Quest for the Best Candidate

How Much Imaging Do We Need Before Prescribing Cardiac Resynchronization Therapy?

Ole-Alexander Breithardt, MD; Günter Breithardt, MD

From I. Medizinische Klinik, Klinikum Mannheim gGmbH, Faculty of Clinical Medicine Mannheim at the University of Heidelberg, Mannheim, Germany (O.-A.B.); and Medizinische Klinik und Poliklinik C, Westfälische-Wilhelms-Universität Münster, Münster, Germany (G.B.).

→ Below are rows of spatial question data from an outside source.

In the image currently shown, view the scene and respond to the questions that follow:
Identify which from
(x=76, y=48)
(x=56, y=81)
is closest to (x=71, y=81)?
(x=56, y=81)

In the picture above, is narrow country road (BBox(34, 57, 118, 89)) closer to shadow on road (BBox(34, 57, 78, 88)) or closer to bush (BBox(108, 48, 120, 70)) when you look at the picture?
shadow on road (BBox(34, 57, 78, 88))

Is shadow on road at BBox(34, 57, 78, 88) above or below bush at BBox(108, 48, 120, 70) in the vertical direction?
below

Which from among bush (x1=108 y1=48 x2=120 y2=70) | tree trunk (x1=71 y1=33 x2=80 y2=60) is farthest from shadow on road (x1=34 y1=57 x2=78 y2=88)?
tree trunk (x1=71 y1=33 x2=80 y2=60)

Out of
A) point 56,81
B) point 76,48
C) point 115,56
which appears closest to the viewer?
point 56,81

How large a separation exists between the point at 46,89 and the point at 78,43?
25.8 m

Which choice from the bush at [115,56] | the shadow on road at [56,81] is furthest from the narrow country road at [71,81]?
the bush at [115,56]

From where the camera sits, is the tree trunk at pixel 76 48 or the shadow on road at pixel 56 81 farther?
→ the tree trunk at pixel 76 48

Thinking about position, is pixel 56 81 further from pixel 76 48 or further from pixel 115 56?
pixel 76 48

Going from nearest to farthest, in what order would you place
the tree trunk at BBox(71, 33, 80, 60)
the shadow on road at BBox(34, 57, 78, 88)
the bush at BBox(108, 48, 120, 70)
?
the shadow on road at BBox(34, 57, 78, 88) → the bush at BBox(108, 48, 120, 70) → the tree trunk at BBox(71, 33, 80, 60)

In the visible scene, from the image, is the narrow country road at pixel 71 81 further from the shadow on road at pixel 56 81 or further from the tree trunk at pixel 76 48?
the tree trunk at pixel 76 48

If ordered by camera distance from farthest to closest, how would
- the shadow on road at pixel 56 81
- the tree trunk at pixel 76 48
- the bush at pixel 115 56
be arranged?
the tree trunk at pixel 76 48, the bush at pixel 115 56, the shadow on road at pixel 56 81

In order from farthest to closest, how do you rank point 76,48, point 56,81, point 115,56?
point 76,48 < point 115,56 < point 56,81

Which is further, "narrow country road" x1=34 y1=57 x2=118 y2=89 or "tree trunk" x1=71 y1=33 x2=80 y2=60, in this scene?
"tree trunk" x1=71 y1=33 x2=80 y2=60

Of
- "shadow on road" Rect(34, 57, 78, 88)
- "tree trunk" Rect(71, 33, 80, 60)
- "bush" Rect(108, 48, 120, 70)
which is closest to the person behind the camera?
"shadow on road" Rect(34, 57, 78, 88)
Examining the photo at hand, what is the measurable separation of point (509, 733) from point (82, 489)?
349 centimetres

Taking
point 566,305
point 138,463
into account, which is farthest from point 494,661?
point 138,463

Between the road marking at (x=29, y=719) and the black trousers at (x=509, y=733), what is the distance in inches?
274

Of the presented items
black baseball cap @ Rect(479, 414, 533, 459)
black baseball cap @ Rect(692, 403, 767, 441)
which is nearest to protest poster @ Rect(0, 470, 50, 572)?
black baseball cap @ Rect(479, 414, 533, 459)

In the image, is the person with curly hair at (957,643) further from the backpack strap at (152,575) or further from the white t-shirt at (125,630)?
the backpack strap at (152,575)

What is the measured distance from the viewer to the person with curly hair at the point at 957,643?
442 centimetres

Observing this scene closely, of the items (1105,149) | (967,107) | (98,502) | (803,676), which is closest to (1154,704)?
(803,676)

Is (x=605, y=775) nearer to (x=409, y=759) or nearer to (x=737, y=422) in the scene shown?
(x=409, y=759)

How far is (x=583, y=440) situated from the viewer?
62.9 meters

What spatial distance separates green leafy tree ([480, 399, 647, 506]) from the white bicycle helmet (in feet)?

Correspondence to Priv-Doz Dr med Ole-A. Breithardt, I. Medizinische Klinik, Klinikum Mannheim gGmbH, Theodor-Kutzer-Ufer 1–3, D-68167 Mannheim, Germany. E-mail ole.breithardt@med.ma.uni-heidelberg.de


Key Words: Editorials • echocardiography • heart failure • magnetic resonance imaging • pacing


An extract of the first 250 words of the full text is provided, because this article has no abstract.
 

Within the last decade, cardiac resynchronization therapy (CRT) has evolved rapidly and is today widely accepted as a class I indication for selected patients with heart failure.1,2 It is generally recommended for patients with advanced systolic heart failure who are symptomatic despite optimized pharmacological treatment and who show evidence of ventricular dyssynchrony, usually diagnosed by a prolongation of the QRS width above 120 to 130 ms. Devices that combine biventricular pacing with an implantable defibrillator (CRT-D) have demonstrated a significant reduction in arrhythmic death in a high-risk population.3,4 The more recently published results from the Cardiac Resynchronization-Heart Failure (CARE-HF) trial showed a significant survival benefit for such selected patients who were treated with a biventricular CRT pacemaker device (CRT-P) without defibrillator backup.5 These beneficial CRT effects in addition to optimized pharmacological therapy result in a strikingly reduced need for heart failure–related hospitalization and make CRT-P clearly a cost-effective therapy, with an incremental cost-effectiveness ratio of less than &$25.000 per quality-adjusted life-year gained.6–8 At present, however, the majority of implanted systems in the United States and in Western Europe are CRT-D devices, which, in comparison to CRT-P, offer only a comparatively modest additional survival benefit in relation to their incremental costs.9 Therefore, these CRT-D devices must currently be regarded as less cost-effective than CRT-P, and there is an ongoing debate as to whether every patient qualifying for CRT should receive a CRT-D device.10,11 From a cardiologist’s point of view, the decision about the need for a defibrillator backup should only be . . . [Full Text of this Article]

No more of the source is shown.